Aufgewachsen ist Umm Meryem in einer religionsfernen Familie mit römisch-katholischem Hintergrund. Der Religionsunterricht langweilte sie.

Als Jugendliche entschied sie sich bewusst, aus der Kirche auszutreten: «Ich wollte keiner Religion mehr angehören. Sie war mir viel zu negativ behaftet. Gläubig war ich schon, aber auf eine ganz persönliche Art.»

Nikabträgerin mit rosarotem Gewand vor gemusterter Wand
Legende: Umm Meryem (Name geändert) hat sich eigenständig zum Tragen des Niqabs entschieden. Léa Burger

Das änderte sich, als sie anfangs 20 in die Palästinensergebiete reiste, um einen Kibbuz zu besuchen. Fasziniert war sie dann aber vor allem von Musliminnen und Muslimen: «Sie waren so stolz auf ihre Religion», erzählt Umm Meryem.

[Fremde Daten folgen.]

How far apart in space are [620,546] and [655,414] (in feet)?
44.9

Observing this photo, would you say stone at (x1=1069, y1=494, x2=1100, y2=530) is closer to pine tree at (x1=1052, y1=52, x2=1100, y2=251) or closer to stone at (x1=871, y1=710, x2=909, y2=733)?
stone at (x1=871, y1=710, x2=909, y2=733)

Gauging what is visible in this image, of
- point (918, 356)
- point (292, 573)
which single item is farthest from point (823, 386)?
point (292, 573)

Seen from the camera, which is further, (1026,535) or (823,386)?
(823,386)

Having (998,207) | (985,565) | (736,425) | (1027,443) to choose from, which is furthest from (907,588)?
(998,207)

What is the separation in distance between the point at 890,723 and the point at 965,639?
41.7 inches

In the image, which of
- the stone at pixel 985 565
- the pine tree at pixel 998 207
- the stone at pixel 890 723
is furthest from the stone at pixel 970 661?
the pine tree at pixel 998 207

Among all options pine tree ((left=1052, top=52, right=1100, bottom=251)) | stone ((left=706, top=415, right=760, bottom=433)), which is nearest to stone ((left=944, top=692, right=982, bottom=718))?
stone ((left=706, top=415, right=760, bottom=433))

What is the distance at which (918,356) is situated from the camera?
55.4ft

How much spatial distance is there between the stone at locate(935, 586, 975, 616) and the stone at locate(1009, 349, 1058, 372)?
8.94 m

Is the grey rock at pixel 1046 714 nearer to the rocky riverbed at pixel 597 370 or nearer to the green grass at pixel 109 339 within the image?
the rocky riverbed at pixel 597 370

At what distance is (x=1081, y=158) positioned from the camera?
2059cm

Also begann sie sich mit dem Koran zu beschäftigen und fand Antworten auf viele Fragen, die sie schon lange beschäftigten – etwa, wie man reagieren soll, wenn einem etwas Böses angetan wird. «Im Koran steht, du kannst gleichermassen zurückgeben oder noch besser, du kannst die Tat verzeihen. Da ging mein Herz auf. Ich wusste, ich hatte keine Wahl.»

Vom Kopftuch zum Gesichtsschleier

Umm Meryem konvertierte schliesslich an der Al Hazar-Universität in Kairo und wurde offiziell Muslimin. Zunächst wollte sie kein Kopftuch tragen. Aber kurz nach ihrer Konversion war Ramadan.

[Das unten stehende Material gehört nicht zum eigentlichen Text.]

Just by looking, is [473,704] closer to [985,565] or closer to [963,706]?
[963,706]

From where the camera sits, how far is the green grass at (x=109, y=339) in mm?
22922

Aus Respekt gegenüber ihren Mitmenschen trug Umm Meryem dennoch ein Kopftuch – und wollte es nach dem Ramadan nicht mehr ablegen. «Das war ein völlig emotionaler Entscheid, es fühlte sich einfach richtig an», erinnert sie sich zurück.

Den Wunsch, einen Niqab anzuziehen, entwickelte sich erst mit der Zeit. Zentral für ihre Entscheidung war das Verhältnis zu Männern: Umm Meryem wollte sich abgrenzen vom anderen Geschlecht.

«Männer sind so geschaffen, dass sie Frauen schön finden», findet Umm Meryem und ergänzt: «Sie haben meinen Wunsch nach Distanz nicht akzeptiert. Das ist jetzt, mit dem Niqab, viel besser.»

Diese Abgrenzung vom männlichen Geschlecht ist typisch für Frauen, die in Europa den Niqab tragen. Das zeigen verschiedenste Studien, die der Islamwissenschaftler Andreas Tunger-Zanetti in seinem neuen Buch «Verhüllung. Die Burka-Debatte in der Schweiz» zitiert.

Der Niqab ist aber auch Ausdruck einer sehr wörtlichen Auslegung des Korans, die sich an den Verhältnissen im 7. Jahrhundert nach Christus orientiert. Damals entstand der Islam. Die Befürworter des sogenannten Burka-Verbots sehen im Niqab einen fundamentalistischen Islam ausgedrückt.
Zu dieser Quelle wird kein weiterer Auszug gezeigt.